MECP2 Duplication Syndrome (M2DS) is a rare disease that is characterized by severe intellectual disability and impaired motor function. It is an X-linked genetic disorder caused by the overexpression of MeCP2 protein.
Symptoms of M2DS include infantile hypotonia and failure to thrive, delayed psychomotor development, impaired speech, abnormal or absent gait, epilepsy, spasticity, gastrointestinal motility problems, recurrent infections, and genitourinary abnormalities. Many of those affected by M2DS also fit diagnostic criteria for autism. M2DS can be associated with syndromic facies, namely an abnormally flat back of the head, underdevelopment of the midface, ear anomalies, deep-set eyes, prominent chin, pointed nose, and a flat nasal bridge.
M2DS is one of the several types of X-linked intellectual disability. The cause of M2DS is a duplication of the MECP2 or Methyl CpG binding protein 2 gene located on the X chromosome (Xq28). The MeCP2 protein plays a pivotal role in regulating brain function. Increased levels of MECP2 protein results in abnormal neural function and impaired immune system. Mutations in the MECP2 gene are also commonly associated with Rett syndrome in females. Advances in genetic testing and more widespread use of Array Comparative Genomic Hybridization has led to increased diagnosis of MECP2 duplication syndrome. It is thought to represent ~1% of X-linked male mental disability cases.

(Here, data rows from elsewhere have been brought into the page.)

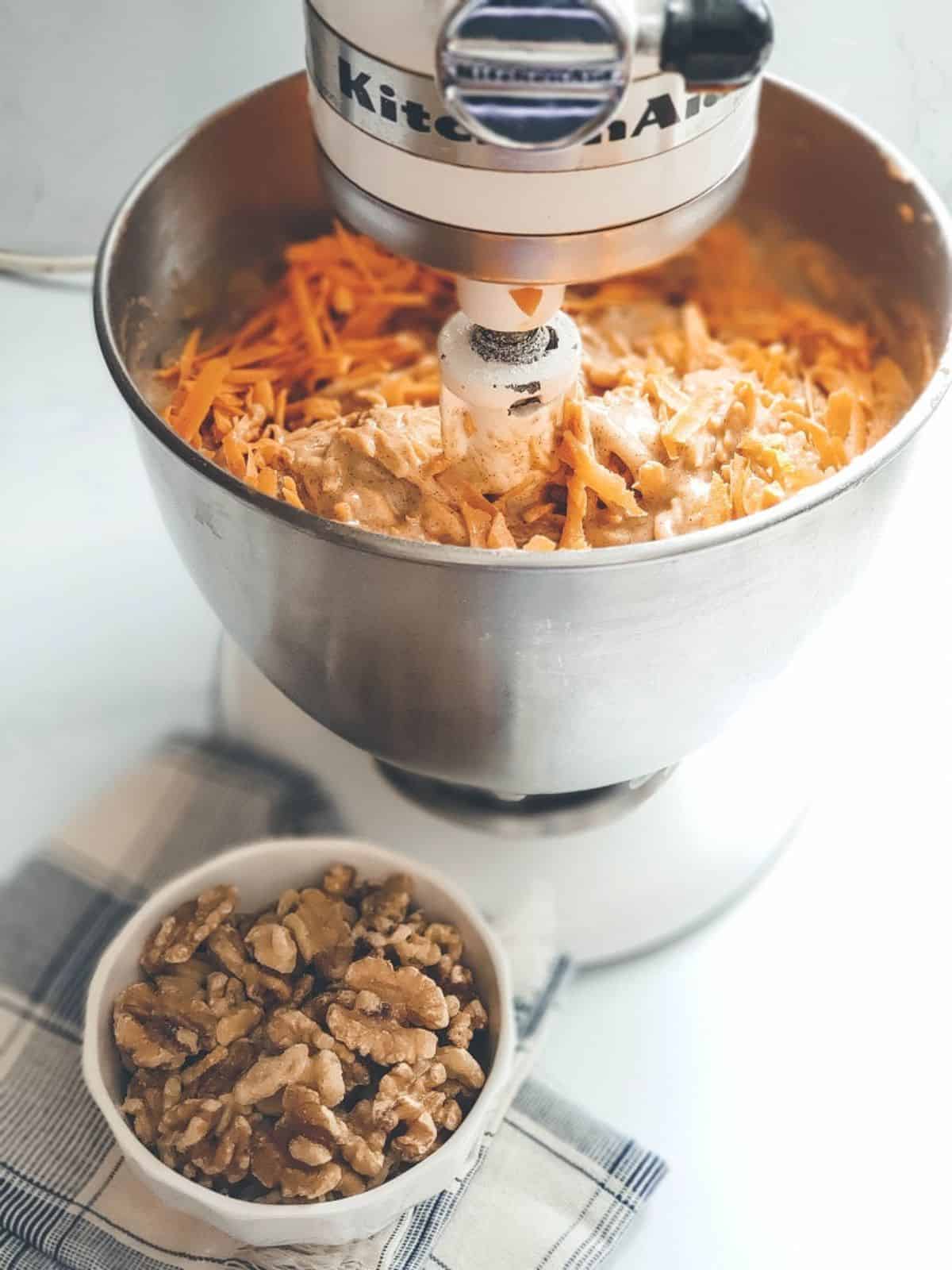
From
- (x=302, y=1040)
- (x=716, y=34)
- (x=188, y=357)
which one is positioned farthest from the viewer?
(x=188, y=357)

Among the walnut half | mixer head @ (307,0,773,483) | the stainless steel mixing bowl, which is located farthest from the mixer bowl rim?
the walnut half

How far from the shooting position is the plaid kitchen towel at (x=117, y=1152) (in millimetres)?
606

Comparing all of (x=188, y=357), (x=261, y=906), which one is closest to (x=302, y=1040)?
(x=261, y=906)

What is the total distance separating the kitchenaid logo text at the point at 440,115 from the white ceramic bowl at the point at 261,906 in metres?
0.34

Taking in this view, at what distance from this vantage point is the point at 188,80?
942 millimetres

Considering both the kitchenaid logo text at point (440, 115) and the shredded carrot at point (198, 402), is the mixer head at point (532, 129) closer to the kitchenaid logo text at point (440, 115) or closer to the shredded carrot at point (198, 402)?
the kitchenaid logo text at point (440, 115)

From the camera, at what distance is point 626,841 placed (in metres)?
0.73

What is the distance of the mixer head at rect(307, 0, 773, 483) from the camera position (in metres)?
0.41

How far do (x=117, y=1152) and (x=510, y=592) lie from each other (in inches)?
13.2

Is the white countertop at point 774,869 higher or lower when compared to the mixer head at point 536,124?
lower

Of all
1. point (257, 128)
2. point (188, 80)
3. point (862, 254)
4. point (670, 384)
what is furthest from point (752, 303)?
point (188, 80)

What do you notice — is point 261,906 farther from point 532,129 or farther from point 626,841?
point 532,129

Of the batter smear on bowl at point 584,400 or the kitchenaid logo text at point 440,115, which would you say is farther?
the batter smear on bowl at point 584,400

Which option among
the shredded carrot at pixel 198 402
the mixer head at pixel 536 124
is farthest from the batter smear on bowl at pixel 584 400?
the mixer head at pixel 536 124
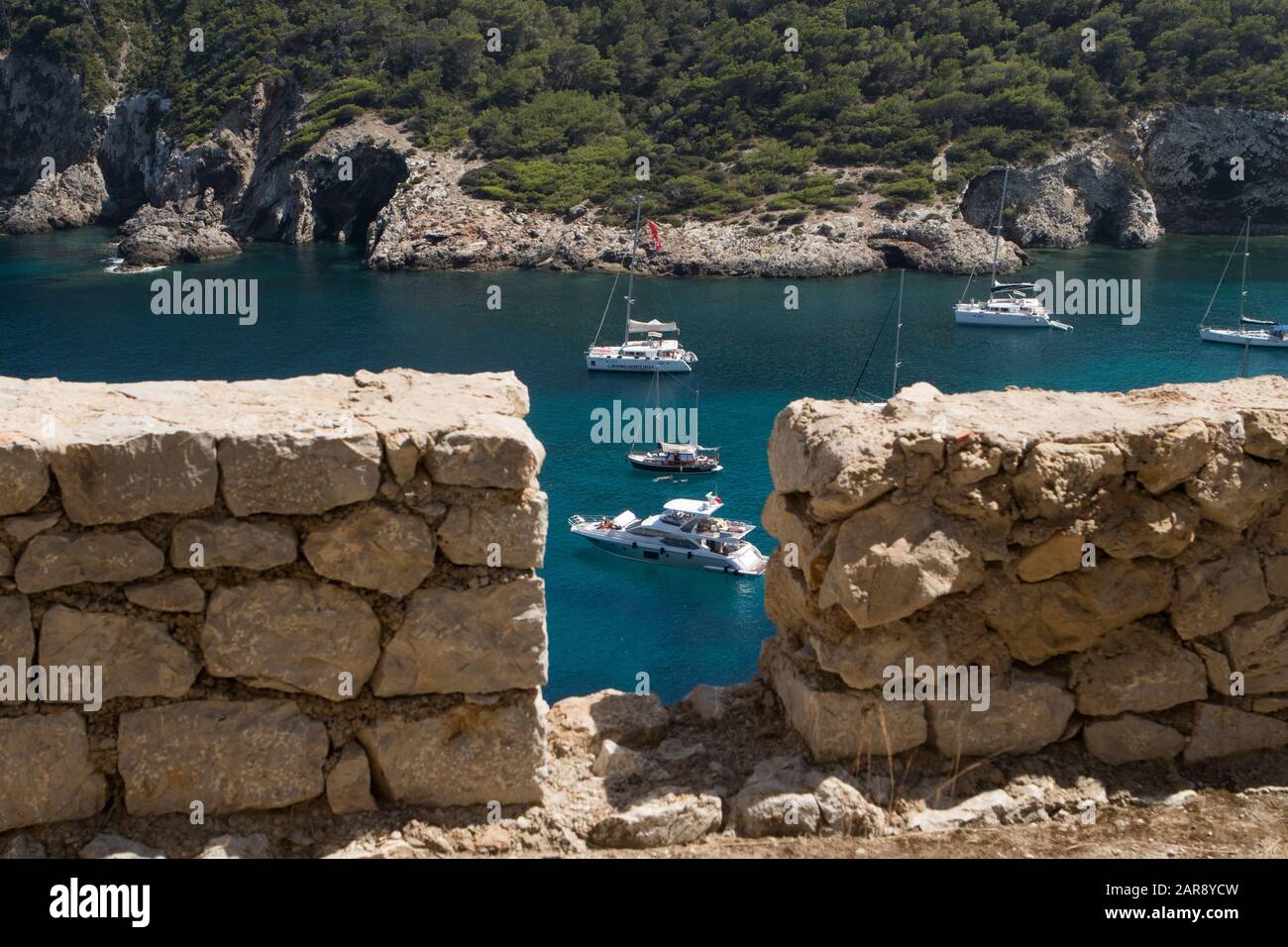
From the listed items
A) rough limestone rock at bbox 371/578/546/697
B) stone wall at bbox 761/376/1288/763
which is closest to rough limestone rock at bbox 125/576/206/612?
rough limestone rock at bbox 371/578/546/697

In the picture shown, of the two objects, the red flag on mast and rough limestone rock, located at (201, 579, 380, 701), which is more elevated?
the red flag on mast

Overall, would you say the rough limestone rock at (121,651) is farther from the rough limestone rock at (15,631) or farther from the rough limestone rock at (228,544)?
the rough limestone rock at (228,544)

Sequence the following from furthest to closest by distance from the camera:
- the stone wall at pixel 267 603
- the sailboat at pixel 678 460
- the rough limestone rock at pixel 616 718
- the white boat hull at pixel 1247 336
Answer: the white boat hull at pixel 1247 336 → the sailboat at pixel 678 460 → the rough limestone rock at pixel 616 718 → the stone wall at pixel 267 603

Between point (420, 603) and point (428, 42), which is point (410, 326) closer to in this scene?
point (428, 42)

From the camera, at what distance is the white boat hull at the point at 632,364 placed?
2048 inches

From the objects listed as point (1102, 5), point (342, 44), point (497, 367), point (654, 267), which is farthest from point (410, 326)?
point (1102, 5)

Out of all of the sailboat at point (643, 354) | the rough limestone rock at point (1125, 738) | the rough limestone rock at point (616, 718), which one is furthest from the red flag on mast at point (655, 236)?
the rough limestone rock at point (1125, 738)

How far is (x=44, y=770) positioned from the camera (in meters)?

The syndrome primarily affects young males. Preliminary studies suggest that prevalence may be 1.8 per 10,000 live male births. 50% of those affected do not live beyond 25 years of age, with deaths attributed to the impaired immune function.
M2DS was first described in 1999.
In a Nature article published on November 25, 2015, it was revealed that researchers at the Baylor College of Medicine, led by Dr. Huda Y. Zoghbi, have reversed MECP2 Duplication Syndrome in adult symptomatic mice using antisense therapy. Mice treated with an experimental ASO administered through the central nervous system had a reduction of MECP2 protein to normal levels and symptoms of hypoactivity, anxiety, and abnormal social behavior were resolved. Additionally, the seizure activity of the mice and abnormal EEG discharges were abolished. Initial studies demonstrated that reducing the MECP2 protein levels to the correct amount also normalized the expression of the other genes controlled by the MECP2 protein.